Tara didn’t see the man hidden in the bushes watching her leave.
The man stepped out of the brush after he was sure Tara was gone. He had long hair and his face seemed to be all scraggly beard and wild eyes. He wore many layers of clothing and reeked like a garbage dumpster. He touched the giant homemade cross that hung from his neck with his grimy hands.
3.
Tara went to Publix, a supermarket not too far from her apartment complex.

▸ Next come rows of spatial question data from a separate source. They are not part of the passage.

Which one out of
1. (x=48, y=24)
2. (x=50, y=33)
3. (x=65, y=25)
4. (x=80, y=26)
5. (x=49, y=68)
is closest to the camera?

She pushed her cart down the nearly empty aisles and discovered that besides her craving for alcohol, she was hungry. The food in the deli looked good. She usually stuck to a sensible diet, but tonight she felt like splurging, perhaps gorging on decadent food and spirits, maybe some exotic cheeses and crackers to go with the wine.
Like a death row inmate’s last meal.
Where had that thought come from? She drop-kicked it out of her mind, knocking it back to whatever morbid place it had crawled out of.